EPC celebrates 40th anniversary
This autumn marks 40 years since the signing of the European Patent Convention (EPC). This paved the way for the European patent that enables individuals and organisations to protect their innovations in a large number of European countries by filing just one single European patent application. Compared to the previous national system requiring a separate national patent application in each country, the EPC offered the applicants a system which was more efficient, significantly less expensive and more predictable.

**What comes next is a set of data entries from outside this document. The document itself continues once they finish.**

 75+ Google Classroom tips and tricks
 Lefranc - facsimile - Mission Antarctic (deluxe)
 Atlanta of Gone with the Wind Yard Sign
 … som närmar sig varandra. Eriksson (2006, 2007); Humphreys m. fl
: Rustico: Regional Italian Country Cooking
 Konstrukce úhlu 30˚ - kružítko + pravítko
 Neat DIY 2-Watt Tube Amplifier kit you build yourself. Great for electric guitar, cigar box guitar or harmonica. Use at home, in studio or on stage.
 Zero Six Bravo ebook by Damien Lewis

The original convention was signed by 16 countries in October 1973. When the system was initially set up in 1977, it had entered into force in seven member states only: Belgium, West Germany, France, Luxembourg, the Netherlands, Switzerland and the UK. By the time the first European patent applications were filed in 1978, Sweden too had become a contracting state.
Today’s applicants can use the European patent system to protect their innovations in up to 38 member states. The patent then has the effect of a national patent in each contracting state where the patent is validated.

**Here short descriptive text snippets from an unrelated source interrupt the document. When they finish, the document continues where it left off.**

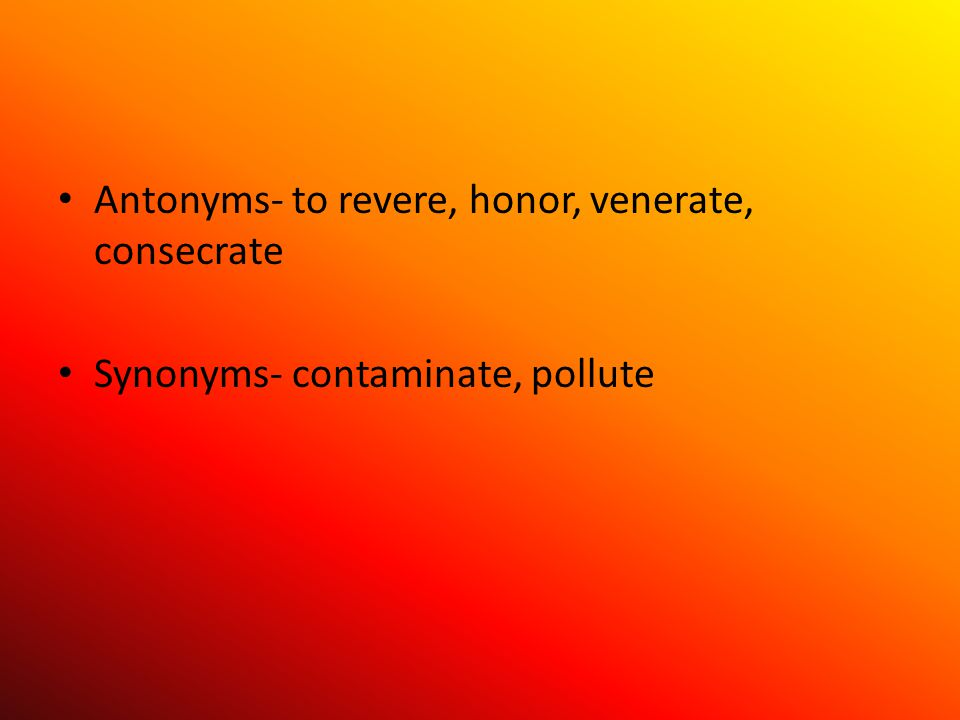 Antonyms- to revere, honor, venerate, consecrate Synonyms- contaminate, pollute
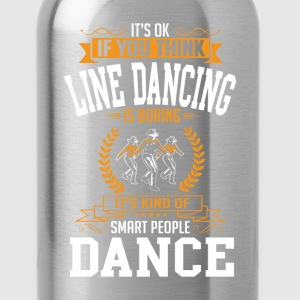 OK If You Thinks Dance Line Dancing Is BORING T-Sh T-Shirts - Water Bottle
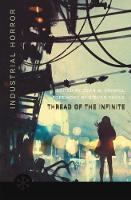 The Thread of the Infinite: Tales of Industrial Horror - Snowbooks Anthologies (Paperback)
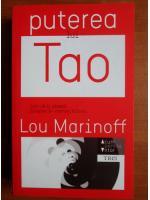 Lou Marinoff - Puterea lui Tao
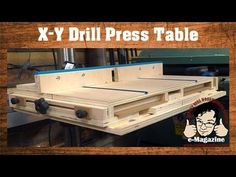 AWESOME homemade drill press table with an X-Y Sliding top and more! - YouTube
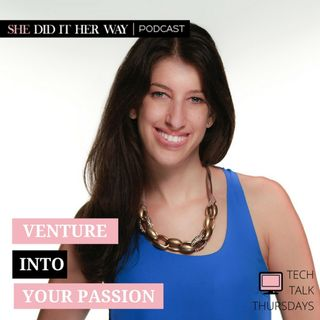 SDH102: Venture Into Your Passion, A Candid Conversation with Jessica Peltz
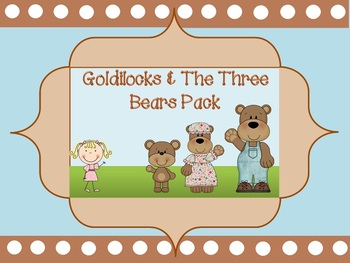 Goldilocks and The Three Bears Pack
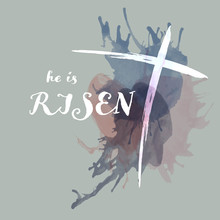 Christian Worship And Praise. Cross With Watercolor Splashes. Text : He Is Risen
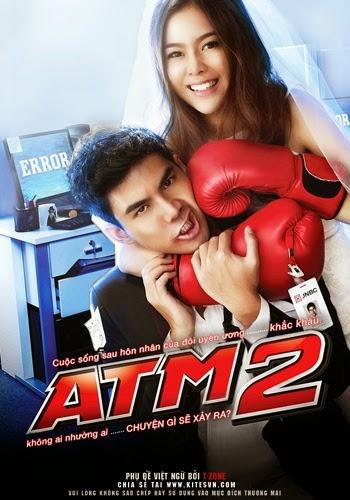 ATM: Lỗi Tình Yêu 2  ATM 2: Koo ver Error Er Rak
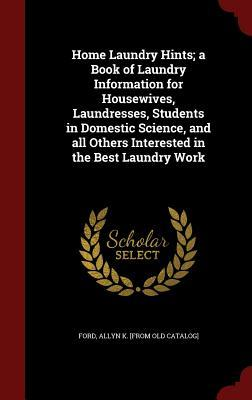 Home Laundry Hints; A Book of Laundry Information for Housewives, Laundresses, Students in Domestic Science, and All Others Interested in the Best Laundry Work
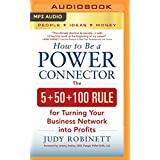 How to Be a Power Connector: The 5+50+100 for Turning Your Business Network into Profits
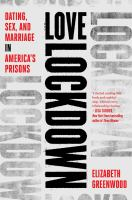 Love lockdown : dating, sex, and marriage in America's prisons Book cover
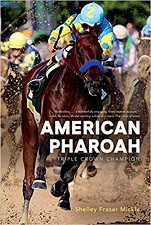 *One Free Book With Every $50* - American Pharoah: Triple Crown Champion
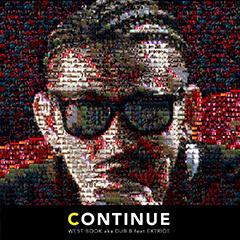 "FILLMORE率いるWESTAHOLIC RECORDSから注目のラッパー、WESTBOOKがEXTRIDEをフィーチャーした新曲""CONTINUE""を本日配信解禁!"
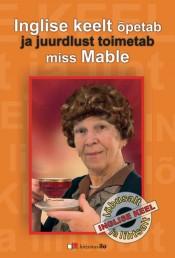 2456 - Lõbusalt ja lihtsalt: Inglise keelt õpetab ja juurdlust toimetab miss Mable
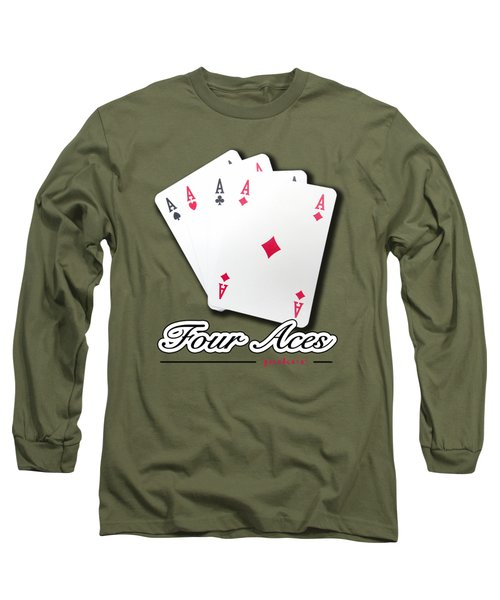 Poker Of Aces - Four Aces Long Sleeve T-Shirt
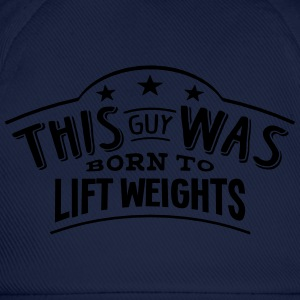 this guy was born to lift weights - Baseball Cap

The European patent system has become extremely popular. In 2012 almost 258,000 applications were filed. A quarter of these were filed by US applicants, closely followed by Japan (20 percent), with Germany in (13 percent) in third place.
The European patent is not be confused with the proposed “unitary patent”, which it is expected will be introduced some time before the end of 2015. The unitary patent system is a complement to the existing European patent system.
Once the unitary patent system is in place, a proprietor of a European patent granted under the EPC will have the option of requesting that the European patent should have a unitary effect in 25 of the EU’s member states, as an alternative to today’s system of national validations. Italy and Spain havefor the time being chosen to stay outside the unitary patent system.